UAE telco Etisalat has reduced its 2011 consolidated net profit by AED1.02 billion ($277.7m) after accepting losses relating to its Indian operation, Etisalat DB.
Etisalat said that the decision by India’s Federal Court to revoke all 122 of the 2G licences awarded in 2008 led to a total “impairment charge” of AED3,044 million before Federal Royalty.
The net impact of this charge on its consolidated net profit after Federal Royalty amounted to AED 1,020 million, Etisalat said in a statement.
“In accordance with International Financial Reporting Standards (IFRS), Etisalat’s management has decided to recognize an impairment charge in its 2011 consolidated financial statements amounting to an aggregate of AED 3,044 million before Federal Royalty against the full carrying value of goodwill; amounting to AED 1,227 million; and the net assets including licenses of its Indian operations. The net impact of this charge on our consolidated net profit after Federal Royalty amounts to AED 1,020 million,” the telco said.
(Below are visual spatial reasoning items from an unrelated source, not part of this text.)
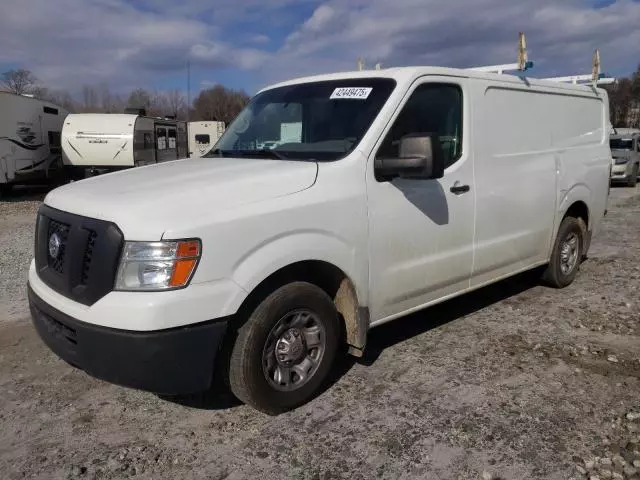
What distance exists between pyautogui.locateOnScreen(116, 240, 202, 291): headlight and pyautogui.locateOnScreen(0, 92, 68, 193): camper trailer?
16.0m

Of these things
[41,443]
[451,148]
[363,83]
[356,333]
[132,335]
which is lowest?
[41,443]

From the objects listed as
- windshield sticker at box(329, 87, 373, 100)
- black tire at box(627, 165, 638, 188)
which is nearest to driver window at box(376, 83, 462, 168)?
windshield sticker at box(329, 87, 373, 100)

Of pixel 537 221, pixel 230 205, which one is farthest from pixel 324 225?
pixel 537 221

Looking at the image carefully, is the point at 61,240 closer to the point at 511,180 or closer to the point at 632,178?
the point at 511,180

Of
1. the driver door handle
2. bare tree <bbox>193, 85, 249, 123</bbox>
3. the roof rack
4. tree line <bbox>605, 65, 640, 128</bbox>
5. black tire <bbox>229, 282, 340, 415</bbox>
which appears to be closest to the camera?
black tire <bbox>229, 282, 340, 415</bbox>

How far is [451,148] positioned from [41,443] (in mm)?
3431

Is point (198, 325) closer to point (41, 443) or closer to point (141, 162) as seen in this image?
point (41, 443)

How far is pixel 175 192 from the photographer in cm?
309

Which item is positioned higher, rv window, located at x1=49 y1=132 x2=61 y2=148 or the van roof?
the van roof

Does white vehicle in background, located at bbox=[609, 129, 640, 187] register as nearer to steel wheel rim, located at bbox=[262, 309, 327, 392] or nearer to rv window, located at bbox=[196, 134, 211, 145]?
steel wheel rim, located at bbox=[262, 309, 327, 392]

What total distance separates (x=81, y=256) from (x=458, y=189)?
271 centimetres

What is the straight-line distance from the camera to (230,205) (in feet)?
10.00

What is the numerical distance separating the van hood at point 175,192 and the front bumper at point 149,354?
509 millimetres

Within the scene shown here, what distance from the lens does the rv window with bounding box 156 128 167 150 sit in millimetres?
20656
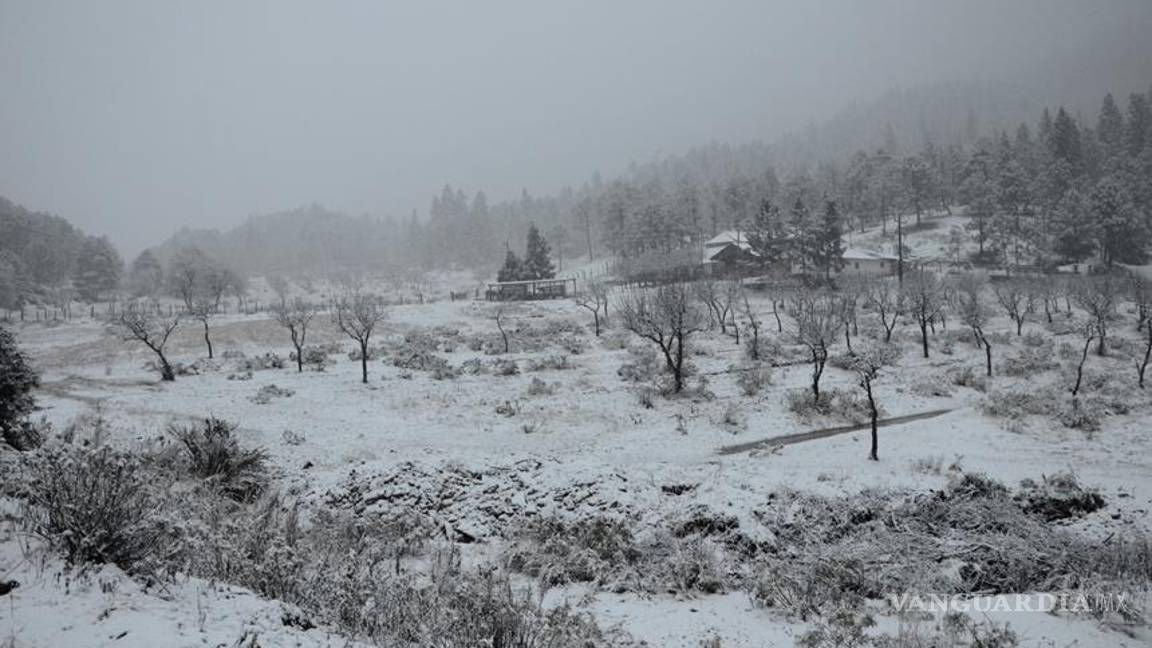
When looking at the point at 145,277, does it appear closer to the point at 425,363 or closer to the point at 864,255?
the point at 425,363

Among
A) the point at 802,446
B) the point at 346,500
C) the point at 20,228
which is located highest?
the point at 20,228

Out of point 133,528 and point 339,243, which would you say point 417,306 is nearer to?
point 133,528

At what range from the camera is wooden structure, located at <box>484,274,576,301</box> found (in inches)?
2953

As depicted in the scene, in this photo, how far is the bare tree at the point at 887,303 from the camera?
46.6 meters

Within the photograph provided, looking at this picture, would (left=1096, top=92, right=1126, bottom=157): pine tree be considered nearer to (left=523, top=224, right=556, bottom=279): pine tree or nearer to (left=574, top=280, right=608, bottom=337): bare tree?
(left=574, top=280, right=608, bottom=337): bare tree

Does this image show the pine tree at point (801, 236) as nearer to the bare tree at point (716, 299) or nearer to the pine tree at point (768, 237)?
the pine tree at point (768, 237)

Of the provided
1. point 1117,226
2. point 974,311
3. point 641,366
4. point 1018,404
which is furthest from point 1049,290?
point 641,366

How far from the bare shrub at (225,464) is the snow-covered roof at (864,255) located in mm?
72755

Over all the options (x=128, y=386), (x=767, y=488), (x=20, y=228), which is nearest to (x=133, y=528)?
(x=767, y=488)

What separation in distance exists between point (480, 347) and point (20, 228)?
99072 millimetres

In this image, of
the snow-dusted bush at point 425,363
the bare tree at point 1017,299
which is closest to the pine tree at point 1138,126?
the bare tree at point 1017,299

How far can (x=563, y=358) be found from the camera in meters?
40.8

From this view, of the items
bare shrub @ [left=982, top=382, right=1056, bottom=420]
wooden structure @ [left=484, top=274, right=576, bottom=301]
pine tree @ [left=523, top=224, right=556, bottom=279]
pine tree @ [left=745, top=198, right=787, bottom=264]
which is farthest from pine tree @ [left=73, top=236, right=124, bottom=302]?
bare shrub @ [left=982, top=382, right=1056, bottom=420]

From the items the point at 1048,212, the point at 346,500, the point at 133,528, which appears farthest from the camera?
the point at 1048,212
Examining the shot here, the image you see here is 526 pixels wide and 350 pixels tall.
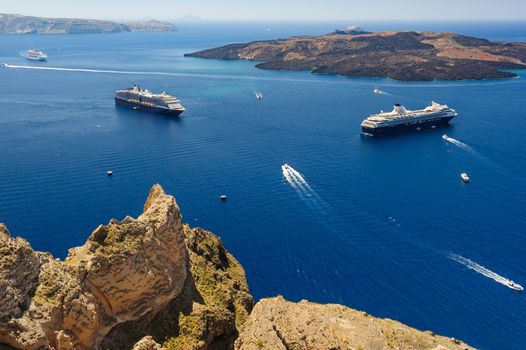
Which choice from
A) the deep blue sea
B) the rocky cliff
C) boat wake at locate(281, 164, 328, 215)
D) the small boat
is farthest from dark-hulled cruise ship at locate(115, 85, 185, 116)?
the rocky cliff

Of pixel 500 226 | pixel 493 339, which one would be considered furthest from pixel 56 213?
pixel 500 226

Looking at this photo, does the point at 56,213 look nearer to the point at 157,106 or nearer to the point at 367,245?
the point at 367,245

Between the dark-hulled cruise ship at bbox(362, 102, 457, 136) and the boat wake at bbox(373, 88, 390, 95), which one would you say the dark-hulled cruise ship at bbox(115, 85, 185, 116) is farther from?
the boat wake at bbox(373, 88, 390, 95)

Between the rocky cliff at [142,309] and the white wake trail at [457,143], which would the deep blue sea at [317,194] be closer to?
the white wake trail at [457,143]

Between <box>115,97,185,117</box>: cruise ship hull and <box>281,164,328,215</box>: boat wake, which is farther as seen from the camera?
<box>115,97,185,117</box>: cruise ship hull

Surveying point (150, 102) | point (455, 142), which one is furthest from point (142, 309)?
point (150, 102)
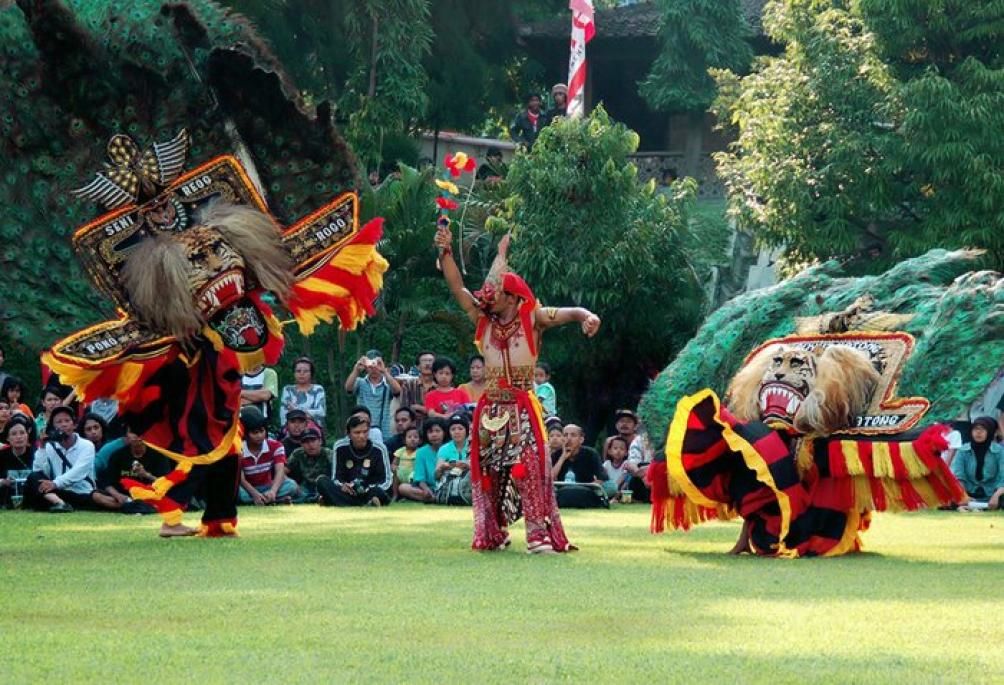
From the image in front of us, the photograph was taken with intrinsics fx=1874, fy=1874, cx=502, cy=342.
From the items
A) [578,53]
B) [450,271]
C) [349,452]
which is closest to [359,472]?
[349,452]

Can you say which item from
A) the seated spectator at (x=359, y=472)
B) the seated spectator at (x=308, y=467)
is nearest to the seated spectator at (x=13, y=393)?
the seated spectator at (x=308, y=467)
The impairment contributed to a 23% decline in Etisalat's net profit for the full year 2011 to AED5.84 billion, down from AED7.63 billion in 2010.
India's Federal Court announced earlier this week that it had revoked all of the 2G licences that the telecom regulator issued in 2008, owing to corruption in the way the licences were awarded.
Etisalat was not the only Middle East telco to be affected. Bahrain's Batelco Group also lost out, with its Indian joint venture, STel, being stripped of its licence. Batelco has since announced the sale of its stake in STel.
Etisalat entered the Indian telecom market in September 2008 when it acquired a 45% stake in Swan Telecom for $900 million.